After reading the account of the previous visitor, I was determined not to repeat his account of hanging onto tree roots for dear life. However, faced with the cliff in front of us, I did not see how we could get around the prospect of repeating the prior tale of woe. Heaving a sigh, we embarked upon the climb, making slow progress against the viney supplejack, prickly gorse, bush lawyer, and other thick vegetation. Worse, the thick tree cover meant continual loss of GPS satellites. Murray and Anne wisely climbed the spine of a ridge to the west, while I hoisted myself up a 70 degree slope. At times, I literally took two steps forward and fell back one step. Once, my GPS was perched precariously on a reedy plant as I scrambled for a foothold, with me having visions of it sliding to the valley floor below as I had lost my GPS case at 36° North 115° West earlier in the year. My faulty GPS readings convinced me that the confluence was on this cliff, but it was not to be. I met my companions at the top of the terrace, which had been cleared for
grazing, allowing us to reorient ourselves.
A good satellite fix showed the confluence to be still off to the east, so we followed the electric fence until we reached 176° East Longitude. The confluence appeared to be north, down the slope, back toward the stream that we had traversed. Fortunately, this time, the slope had been cleared for grazing, and we stepped through the slumping soil on a slope that fell away rapidly to the north. We arrived at the confluence about noon local time, about 2 hours after our hike began. Although the mountains were shrouded with cloud, we had pleasant winter weather, about 12° C, and no wind or showers.
The confluence lies approximately 10 meters east of the western fenceline of this field, 50 meters north of the top of the terrace. It is approximately 60% up the south side of the gully of Horopito Stream on a slope of 40 degrees. Vegetation in the area, besides the aforementioned plants, includes pinus radiata (pine) trees, grass, punga tree ferns, and rangoria trees. We saw steers, heifers, pigs, sheep, paradise ducks, and geese.
After doing the traditional confluence dance to zero out the coordinates, we took the photographs and video, marveled once more at the astounding scenery, and climbed out of the gully to the south.
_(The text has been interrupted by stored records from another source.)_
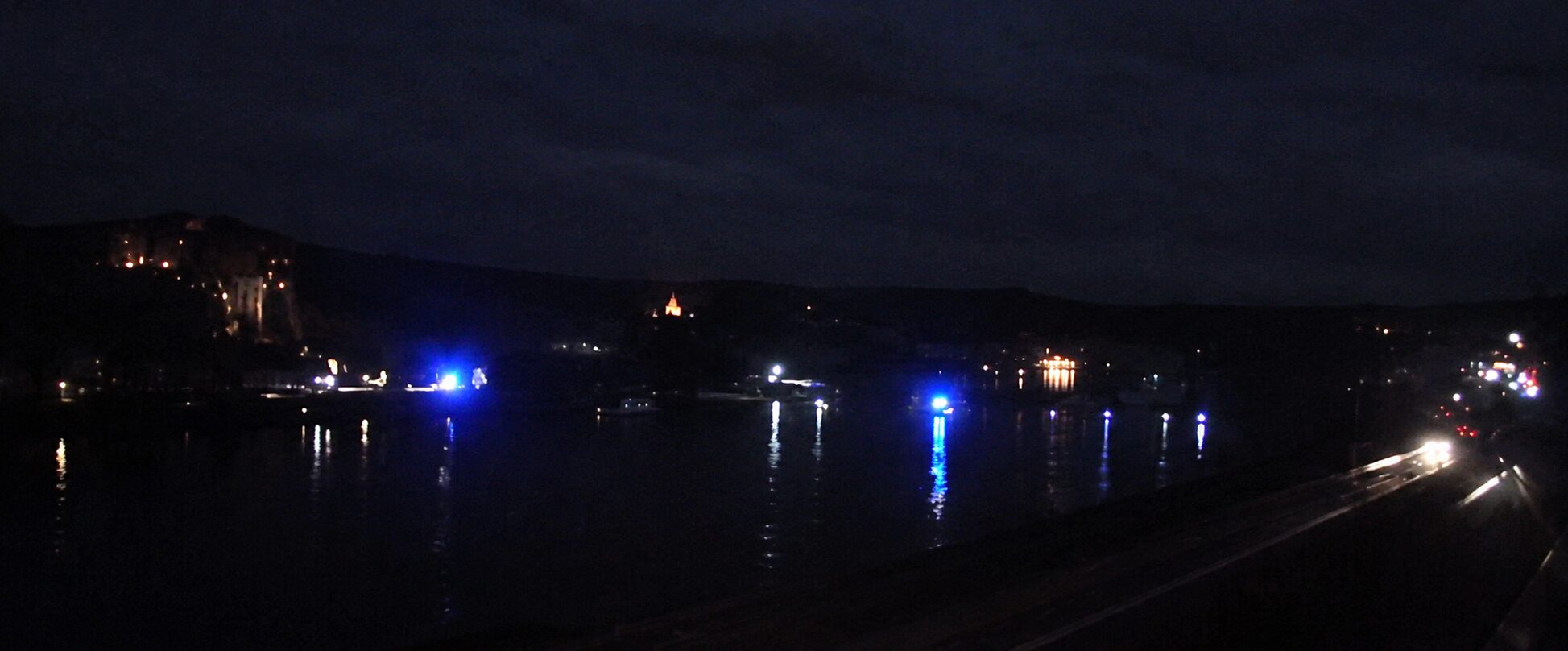 Schwimmer im Rhein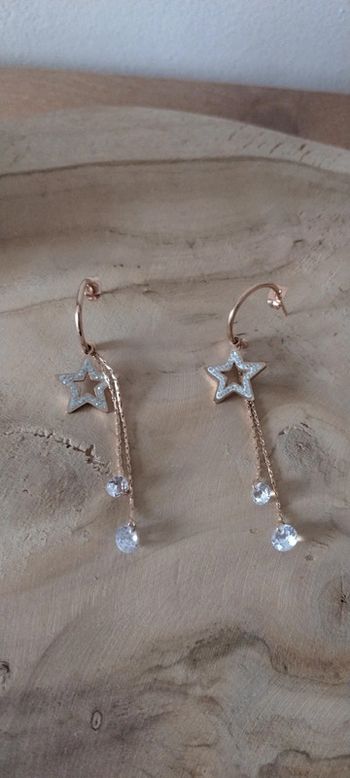 Boucles d'oreilles étoiles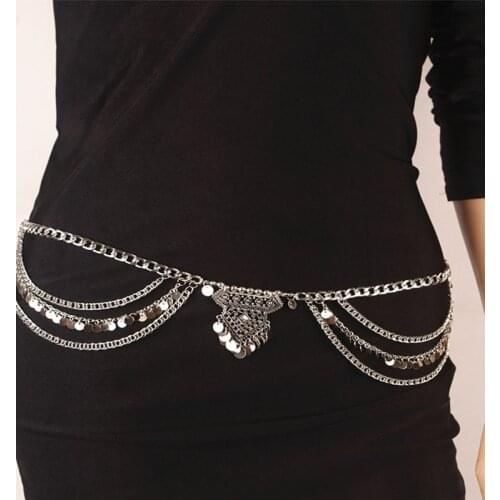 2019 Belt Body Waist Chain Fashion Silver Golden Women Accessories Charms Collocation Chain Jewelry for Women Women Belt Present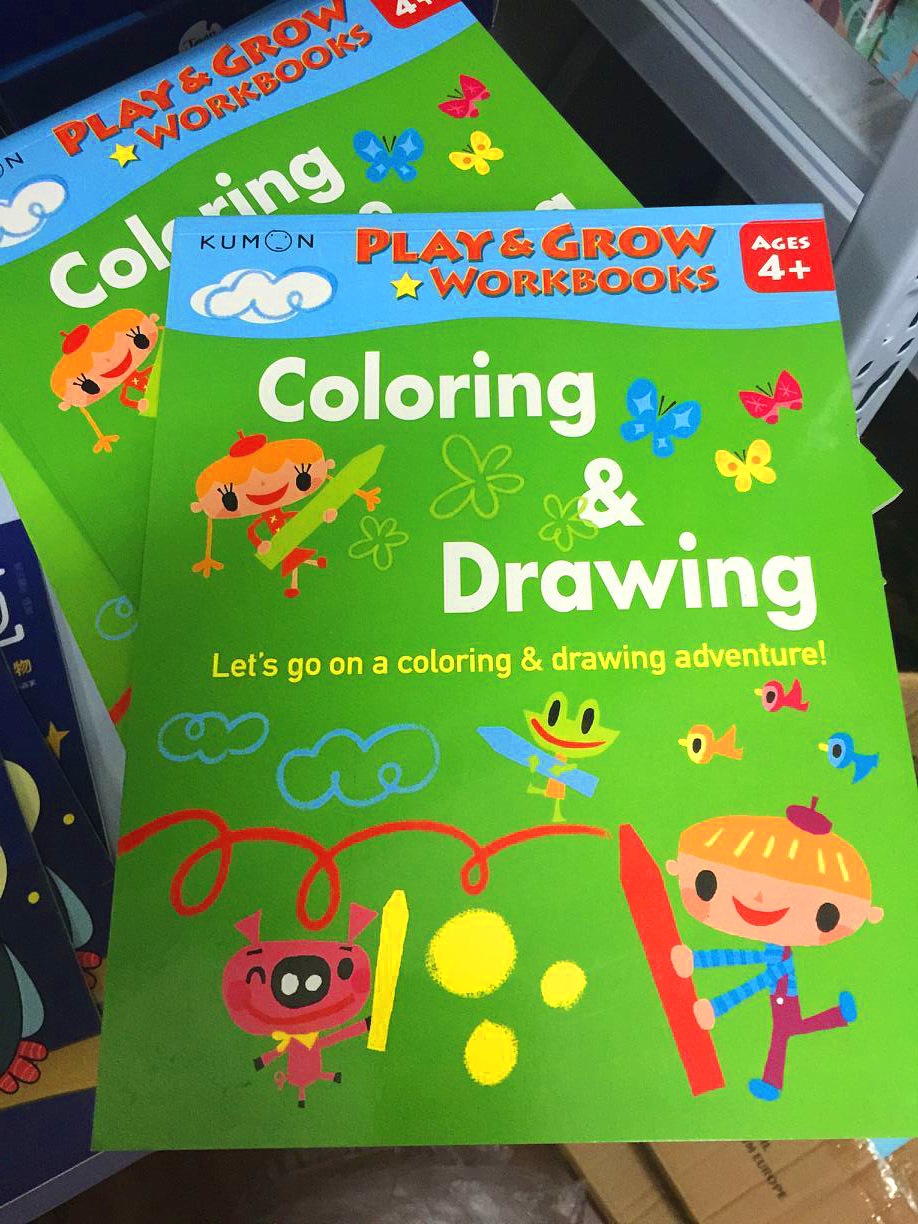 Flip book, coloring book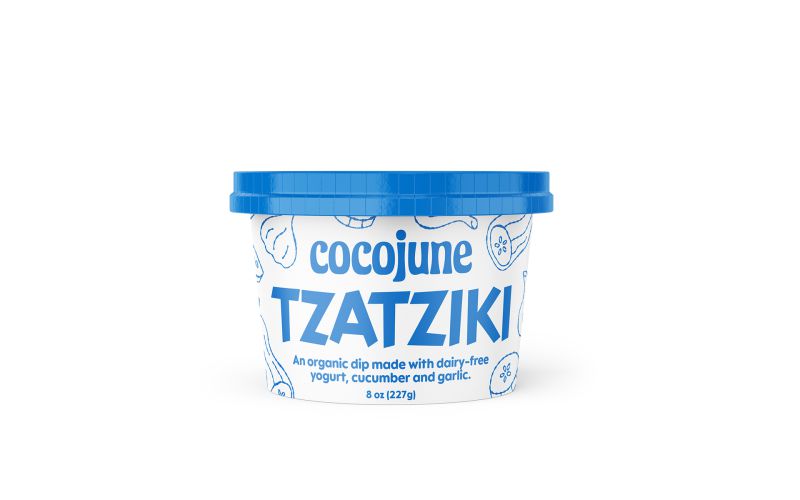 Organic Vegan Tzatziki Coconut Yogurt Dip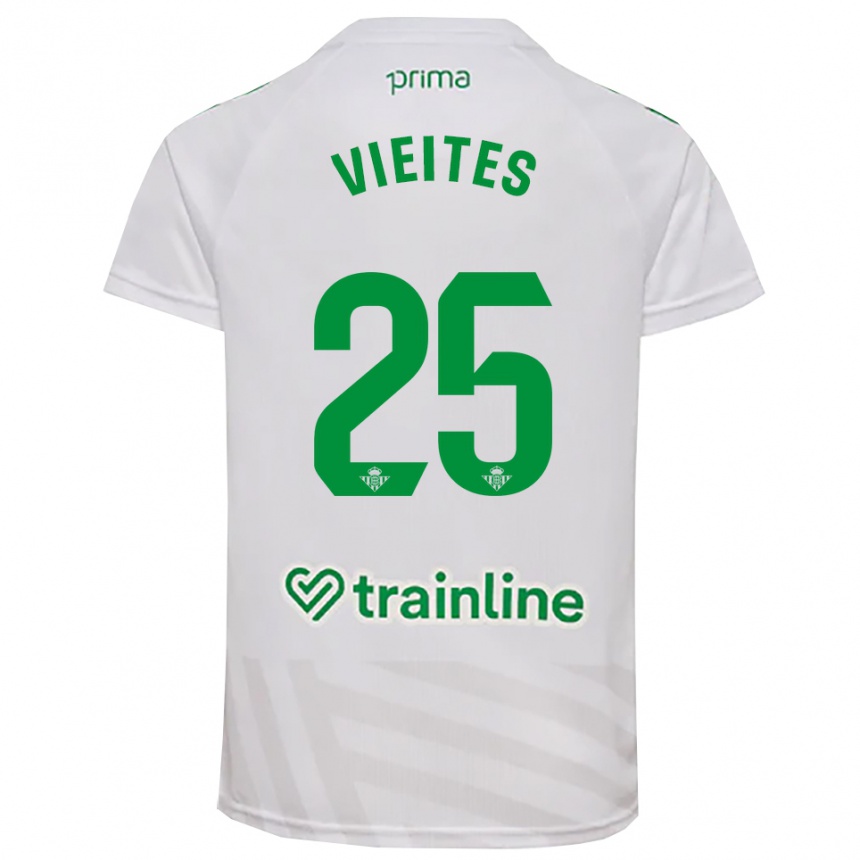 גברים כדורגל פראן וייטס #25 ירוק לבן חולצת שוער 2025/26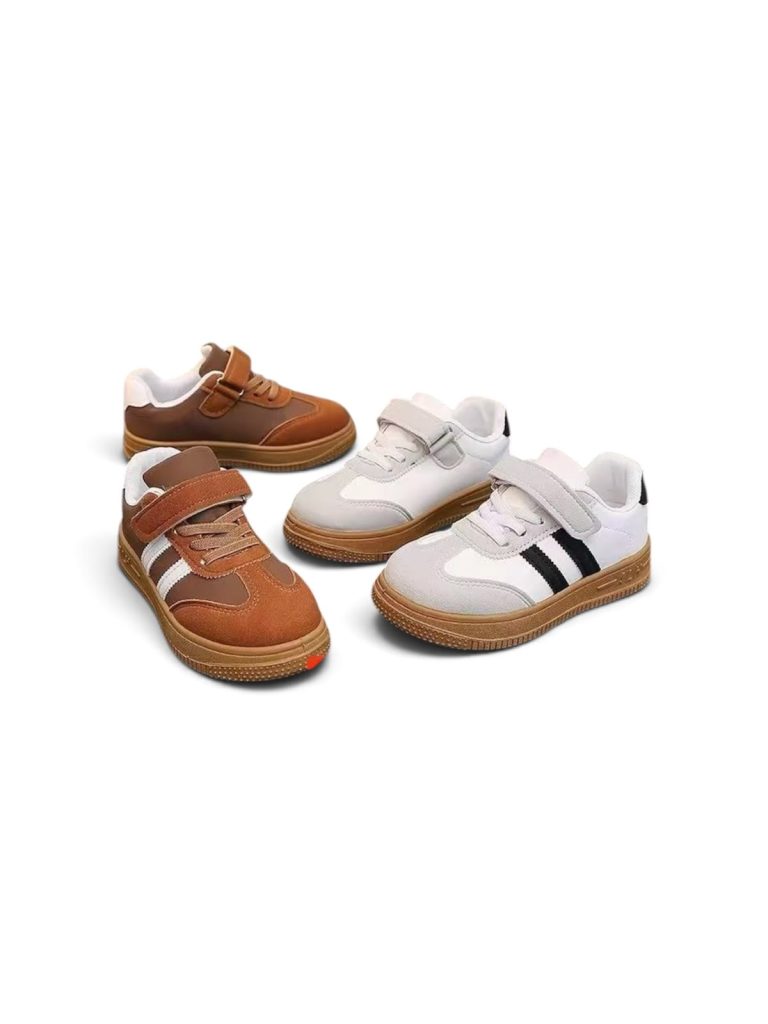 Kids' Retro Gum-Sole Trainers
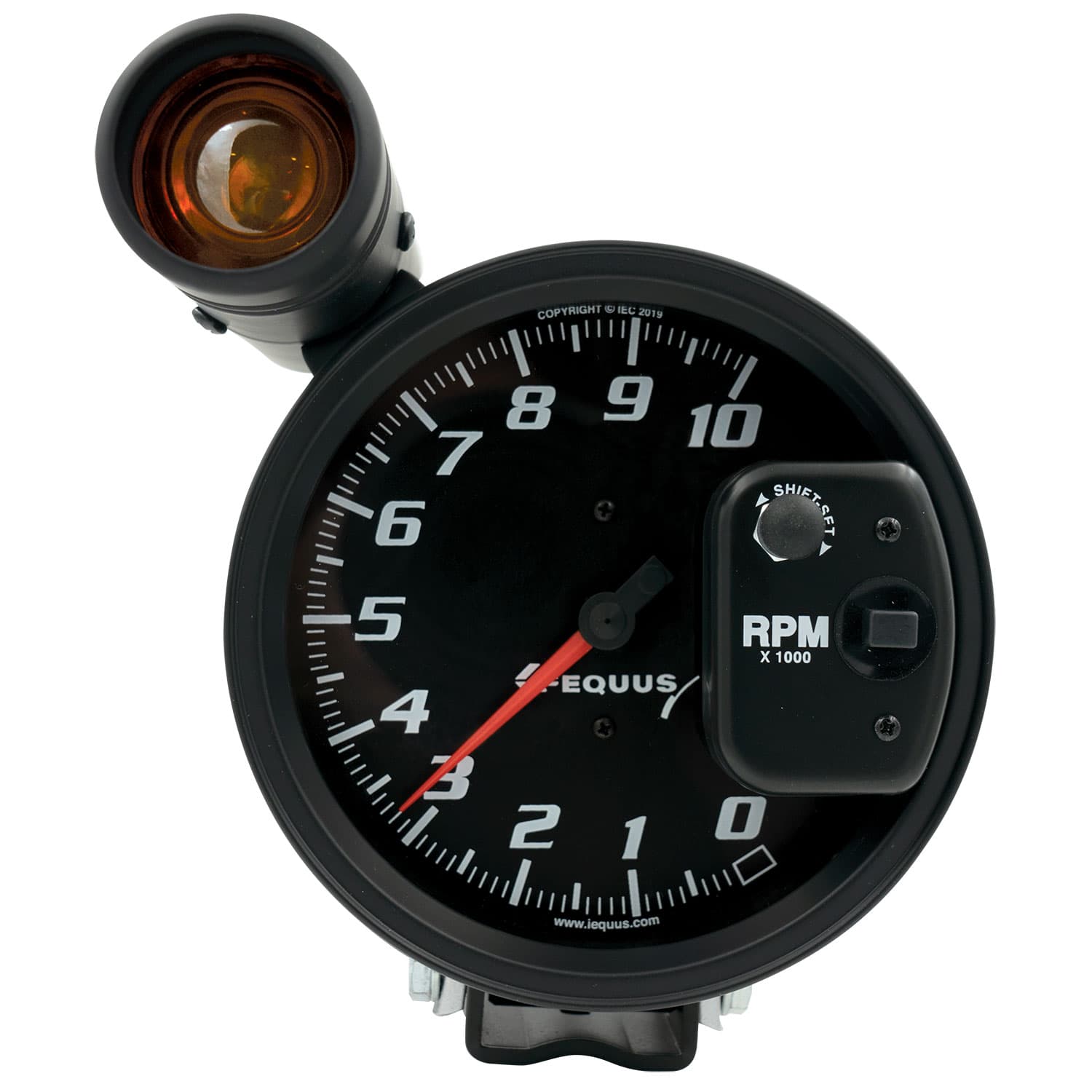 5 in Pedestal Tachometer, 0-10,000 Rpm, Black, Equus product image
Not wishing to
repeat our hike up and down the vegetated cliffs, we walked through pastures on the south side of the gully, arousing the curiosity of quite a few young heifer cattle, who toyed with following us closely during our traverse. We followed trails back to the road we had driven, walking over the bridge over Horopito Stream and past the home of the landowner. We spotted what might have been the landowner when we reached our vehicle, but as he was talking with his neighbors at the time, we decided not to disturb him. We arrived at
the vehicle at 1pm, three hours after our hiking journey began. Once in the vehicle, we departed for terrain south, toward Wellington and to teach our GPS and GIS course.
I have also been caving for the past 15 years, and feel that confluence hunting accomplishes some of the same sort of bonding among one's traveling companions as caving does. I felt that Anne and Murray and I had been
friends for life. Perhaps it was because this was a difficult confluence, largely due to the cliff hike. I realize that the difficulty pales in comparison to what my confluence colleagues have accomplished the world
over, but each visit makes one feel that one has achieved a goal, and gained new-found appreciation for the diversity of our planet.